Closed JonathanReeve closed 8 years ago
Members (section) !== Members directory
Context-aware navigation of this type usually indicates when you are in the contours of a section, not at its organizational apex. There are many other pages under each section that are not the directory and therefore need a page title. It could be visually jarring to remove the title for only one of those pages—but this depends on design implementation.
Perhaps the page title could be shortened to just "Directory," but I believe we discussed that before and decided against it.
True. But if the hierarchy were more apparent than our current hierarchy, this would make more sense. I imagine there could be a two-tiered primary/secondary nav like this:
Groups | Members | Sites | Activity | ...
---------
All | I'm Following | Following Me
If it can be implemented in a design that conveys it well, "Members -> All" might be simpler than, and still convey the same meaning as, "Members -> Members Directory -> All Members."

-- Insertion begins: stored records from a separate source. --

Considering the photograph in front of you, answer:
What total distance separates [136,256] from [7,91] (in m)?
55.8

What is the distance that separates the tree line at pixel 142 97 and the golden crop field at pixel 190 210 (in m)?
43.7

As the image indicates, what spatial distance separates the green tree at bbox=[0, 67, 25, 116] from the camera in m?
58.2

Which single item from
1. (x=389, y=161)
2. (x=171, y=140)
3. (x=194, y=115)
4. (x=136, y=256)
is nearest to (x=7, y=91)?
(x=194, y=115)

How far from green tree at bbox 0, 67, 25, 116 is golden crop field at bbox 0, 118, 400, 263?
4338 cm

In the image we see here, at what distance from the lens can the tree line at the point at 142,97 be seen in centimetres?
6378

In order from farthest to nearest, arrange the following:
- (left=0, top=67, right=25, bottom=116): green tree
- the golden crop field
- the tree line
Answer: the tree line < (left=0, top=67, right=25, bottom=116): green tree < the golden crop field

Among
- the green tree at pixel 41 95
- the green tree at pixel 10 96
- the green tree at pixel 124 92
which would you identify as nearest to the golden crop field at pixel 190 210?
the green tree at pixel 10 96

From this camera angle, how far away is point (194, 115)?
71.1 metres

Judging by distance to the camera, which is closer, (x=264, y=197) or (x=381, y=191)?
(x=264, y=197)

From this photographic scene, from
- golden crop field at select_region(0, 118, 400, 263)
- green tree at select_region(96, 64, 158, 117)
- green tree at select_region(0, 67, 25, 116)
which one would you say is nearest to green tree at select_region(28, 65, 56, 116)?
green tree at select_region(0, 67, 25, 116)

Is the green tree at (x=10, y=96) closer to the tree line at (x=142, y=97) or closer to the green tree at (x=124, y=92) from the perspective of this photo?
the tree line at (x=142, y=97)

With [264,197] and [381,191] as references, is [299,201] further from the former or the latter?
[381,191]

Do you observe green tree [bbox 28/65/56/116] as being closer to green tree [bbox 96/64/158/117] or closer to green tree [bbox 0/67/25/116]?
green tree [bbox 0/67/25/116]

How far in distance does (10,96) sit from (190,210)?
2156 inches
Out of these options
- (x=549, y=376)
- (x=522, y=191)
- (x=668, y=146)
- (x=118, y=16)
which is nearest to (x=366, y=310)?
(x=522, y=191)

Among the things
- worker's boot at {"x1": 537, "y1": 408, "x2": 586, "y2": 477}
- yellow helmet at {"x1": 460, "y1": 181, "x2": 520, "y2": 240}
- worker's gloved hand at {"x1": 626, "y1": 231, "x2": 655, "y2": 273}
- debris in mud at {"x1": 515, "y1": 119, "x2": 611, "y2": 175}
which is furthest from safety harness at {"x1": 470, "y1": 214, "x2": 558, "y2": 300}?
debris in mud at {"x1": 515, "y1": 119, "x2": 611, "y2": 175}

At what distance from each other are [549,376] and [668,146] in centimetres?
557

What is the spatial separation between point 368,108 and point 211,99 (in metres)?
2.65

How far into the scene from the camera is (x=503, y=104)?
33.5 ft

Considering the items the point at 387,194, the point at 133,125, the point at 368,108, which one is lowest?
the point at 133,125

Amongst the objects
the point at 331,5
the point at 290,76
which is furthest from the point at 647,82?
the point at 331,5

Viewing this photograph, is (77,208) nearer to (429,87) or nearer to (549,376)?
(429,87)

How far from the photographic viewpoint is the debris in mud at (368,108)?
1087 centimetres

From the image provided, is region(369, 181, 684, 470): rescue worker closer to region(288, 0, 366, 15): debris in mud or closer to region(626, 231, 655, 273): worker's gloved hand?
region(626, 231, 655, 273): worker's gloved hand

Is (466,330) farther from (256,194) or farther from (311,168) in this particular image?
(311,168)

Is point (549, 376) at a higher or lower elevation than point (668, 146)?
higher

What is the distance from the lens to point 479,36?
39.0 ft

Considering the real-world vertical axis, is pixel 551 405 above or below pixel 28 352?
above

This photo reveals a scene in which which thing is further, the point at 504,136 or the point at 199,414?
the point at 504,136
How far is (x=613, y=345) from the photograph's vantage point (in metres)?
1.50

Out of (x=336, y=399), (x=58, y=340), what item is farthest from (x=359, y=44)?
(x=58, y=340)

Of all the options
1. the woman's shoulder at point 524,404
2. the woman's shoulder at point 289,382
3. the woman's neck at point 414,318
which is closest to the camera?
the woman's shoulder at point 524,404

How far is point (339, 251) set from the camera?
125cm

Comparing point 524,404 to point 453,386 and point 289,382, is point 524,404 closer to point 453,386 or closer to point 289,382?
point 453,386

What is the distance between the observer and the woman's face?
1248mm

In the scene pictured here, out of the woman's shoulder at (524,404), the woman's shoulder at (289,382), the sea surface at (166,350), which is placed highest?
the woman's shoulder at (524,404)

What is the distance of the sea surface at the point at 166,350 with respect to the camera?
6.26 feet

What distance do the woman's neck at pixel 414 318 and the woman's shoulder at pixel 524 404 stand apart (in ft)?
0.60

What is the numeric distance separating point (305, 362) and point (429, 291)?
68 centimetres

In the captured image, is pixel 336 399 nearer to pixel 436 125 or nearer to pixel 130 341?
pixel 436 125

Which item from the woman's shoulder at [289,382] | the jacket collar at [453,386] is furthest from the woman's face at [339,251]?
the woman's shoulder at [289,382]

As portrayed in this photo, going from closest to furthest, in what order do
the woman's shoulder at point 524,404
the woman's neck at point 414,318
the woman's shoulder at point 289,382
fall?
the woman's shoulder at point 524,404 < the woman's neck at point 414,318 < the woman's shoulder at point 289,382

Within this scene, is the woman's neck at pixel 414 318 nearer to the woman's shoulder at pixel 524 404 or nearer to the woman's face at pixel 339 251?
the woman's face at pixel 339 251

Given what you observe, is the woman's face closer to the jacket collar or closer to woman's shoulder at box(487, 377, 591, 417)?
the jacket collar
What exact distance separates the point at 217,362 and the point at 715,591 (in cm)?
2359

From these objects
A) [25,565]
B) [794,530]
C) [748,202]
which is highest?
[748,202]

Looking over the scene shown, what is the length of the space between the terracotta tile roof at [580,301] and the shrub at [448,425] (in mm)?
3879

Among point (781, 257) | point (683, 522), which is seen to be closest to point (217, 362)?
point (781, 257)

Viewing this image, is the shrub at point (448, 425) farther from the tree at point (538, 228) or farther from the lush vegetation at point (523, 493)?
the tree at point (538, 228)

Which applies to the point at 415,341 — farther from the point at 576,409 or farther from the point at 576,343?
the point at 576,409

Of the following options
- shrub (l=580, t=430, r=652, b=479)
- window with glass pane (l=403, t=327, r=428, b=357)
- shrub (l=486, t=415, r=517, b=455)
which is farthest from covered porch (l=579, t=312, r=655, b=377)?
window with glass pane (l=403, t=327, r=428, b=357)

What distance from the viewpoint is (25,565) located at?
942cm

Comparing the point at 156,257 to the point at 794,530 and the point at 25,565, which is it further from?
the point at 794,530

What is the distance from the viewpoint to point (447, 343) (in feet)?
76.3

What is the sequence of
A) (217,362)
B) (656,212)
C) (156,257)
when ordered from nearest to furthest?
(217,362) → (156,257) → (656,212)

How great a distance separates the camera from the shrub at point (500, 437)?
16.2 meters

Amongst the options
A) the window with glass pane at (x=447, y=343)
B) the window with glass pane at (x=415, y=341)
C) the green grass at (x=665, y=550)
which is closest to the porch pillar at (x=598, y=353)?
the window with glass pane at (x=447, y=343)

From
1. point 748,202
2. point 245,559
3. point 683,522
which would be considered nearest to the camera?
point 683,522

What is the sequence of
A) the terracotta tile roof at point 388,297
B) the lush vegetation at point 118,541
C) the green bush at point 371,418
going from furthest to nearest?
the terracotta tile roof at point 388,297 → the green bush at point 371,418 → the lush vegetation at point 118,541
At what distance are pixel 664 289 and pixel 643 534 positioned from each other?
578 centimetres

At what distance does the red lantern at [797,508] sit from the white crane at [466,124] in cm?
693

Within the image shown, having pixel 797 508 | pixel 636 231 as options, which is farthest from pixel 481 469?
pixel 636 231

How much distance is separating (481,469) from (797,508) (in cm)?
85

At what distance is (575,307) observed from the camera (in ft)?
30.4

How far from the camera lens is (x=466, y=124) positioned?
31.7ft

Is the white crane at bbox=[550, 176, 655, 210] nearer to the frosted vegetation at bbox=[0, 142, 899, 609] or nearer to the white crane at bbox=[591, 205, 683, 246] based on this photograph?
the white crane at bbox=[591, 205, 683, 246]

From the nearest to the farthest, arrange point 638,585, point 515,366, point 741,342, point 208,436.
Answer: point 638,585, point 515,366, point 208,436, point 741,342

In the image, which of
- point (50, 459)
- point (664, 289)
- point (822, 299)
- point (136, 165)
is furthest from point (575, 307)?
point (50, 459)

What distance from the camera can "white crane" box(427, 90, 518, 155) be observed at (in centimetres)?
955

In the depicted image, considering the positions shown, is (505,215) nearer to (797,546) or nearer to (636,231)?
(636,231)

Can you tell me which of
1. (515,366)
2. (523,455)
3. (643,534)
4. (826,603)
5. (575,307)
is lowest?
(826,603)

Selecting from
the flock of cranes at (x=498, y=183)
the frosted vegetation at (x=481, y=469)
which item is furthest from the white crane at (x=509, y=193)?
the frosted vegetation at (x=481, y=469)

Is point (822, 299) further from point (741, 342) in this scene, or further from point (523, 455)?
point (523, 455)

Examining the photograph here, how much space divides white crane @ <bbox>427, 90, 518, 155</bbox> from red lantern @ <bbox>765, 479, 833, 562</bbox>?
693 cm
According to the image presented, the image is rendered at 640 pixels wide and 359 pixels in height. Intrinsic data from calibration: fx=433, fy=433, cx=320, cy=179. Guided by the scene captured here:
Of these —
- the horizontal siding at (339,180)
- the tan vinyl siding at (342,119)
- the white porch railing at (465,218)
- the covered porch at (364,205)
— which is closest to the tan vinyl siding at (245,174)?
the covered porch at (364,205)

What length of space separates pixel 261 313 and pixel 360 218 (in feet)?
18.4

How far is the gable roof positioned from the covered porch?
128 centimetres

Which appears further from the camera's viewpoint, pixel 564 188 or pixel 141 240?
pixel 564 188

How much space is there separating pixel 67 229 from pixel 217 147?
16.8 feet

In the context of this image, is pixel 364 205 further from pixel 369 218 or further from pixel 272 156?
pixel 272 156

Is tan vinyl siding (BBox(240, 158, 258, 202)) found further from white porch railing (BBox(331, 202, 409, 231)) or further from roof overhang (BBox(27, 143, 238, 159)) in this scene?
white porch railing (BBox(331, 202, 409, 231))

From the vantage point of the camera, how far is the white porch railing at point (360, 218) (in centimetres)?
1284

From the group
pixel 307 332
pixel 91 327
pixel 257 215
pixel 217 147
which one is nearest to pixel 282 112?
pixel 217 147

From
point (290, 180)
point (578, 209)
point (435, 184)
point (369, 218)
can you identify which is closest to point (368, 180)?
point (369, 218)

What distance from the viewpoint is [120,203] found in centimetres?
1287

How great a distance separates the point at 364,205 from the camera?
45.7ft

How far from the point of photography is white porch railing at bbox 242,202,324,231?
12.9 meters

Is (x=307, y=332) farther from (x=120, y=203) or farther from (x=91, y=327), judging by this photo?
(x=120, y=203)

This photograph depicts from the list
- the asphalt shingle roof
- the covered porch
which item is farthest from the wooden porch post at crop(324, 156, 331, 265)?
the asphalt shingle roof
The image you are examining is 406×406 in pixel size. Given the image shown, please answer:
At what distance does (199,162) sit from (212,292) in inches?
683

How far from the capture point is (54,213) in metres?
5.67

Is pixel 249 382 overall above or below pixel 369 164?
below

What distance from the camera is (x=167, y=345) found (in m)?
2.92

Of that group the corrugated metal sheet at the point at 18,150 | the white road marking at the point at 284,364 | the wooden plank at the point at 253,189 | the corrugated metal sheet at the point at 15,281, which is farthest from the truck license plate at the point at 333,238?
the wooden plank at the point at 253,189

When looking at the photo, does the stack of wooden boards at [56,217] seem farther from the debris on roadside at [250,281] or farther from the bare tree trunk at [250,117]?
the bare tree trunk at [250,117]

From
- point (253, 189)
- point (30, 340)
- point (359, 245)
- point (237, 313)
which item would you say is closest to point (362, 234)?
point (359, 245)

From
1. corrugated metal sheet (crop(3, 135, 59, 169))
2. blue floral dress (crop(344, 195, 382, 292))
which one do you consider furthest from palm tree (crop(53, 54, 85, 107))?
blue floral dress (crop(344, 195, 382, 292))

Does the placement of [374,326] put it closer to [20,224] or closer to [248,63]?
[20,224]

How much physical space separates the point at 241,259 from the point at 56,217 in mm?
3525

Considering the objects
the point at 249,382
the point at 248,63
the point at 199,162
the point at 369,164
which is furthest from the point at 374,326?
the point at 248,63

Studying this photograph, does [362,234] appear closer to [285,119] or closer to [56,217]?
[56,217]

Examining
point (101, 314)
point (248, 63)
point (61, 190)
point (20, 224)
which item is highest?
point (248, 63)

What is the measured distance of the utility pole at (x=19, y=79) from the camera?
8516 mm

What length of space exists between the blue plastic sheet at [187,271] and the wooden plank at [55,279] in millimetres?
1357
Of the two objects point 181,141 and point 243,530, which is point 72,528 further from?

This wouldn't be for just the Members Directory, though, but for all directories.
Let's talk about this this morning. I'm into the simplicity implied by removing the extra step.
Closing in favor of work done in levitin
.
Currently, the user's location among directories (top-level sections) is indicated by both the top-level nav links and the section heading:
If we make the top-level nav a little bigger, or find some other kind of breadcrumb solution (see #222) we can avoid this doubling.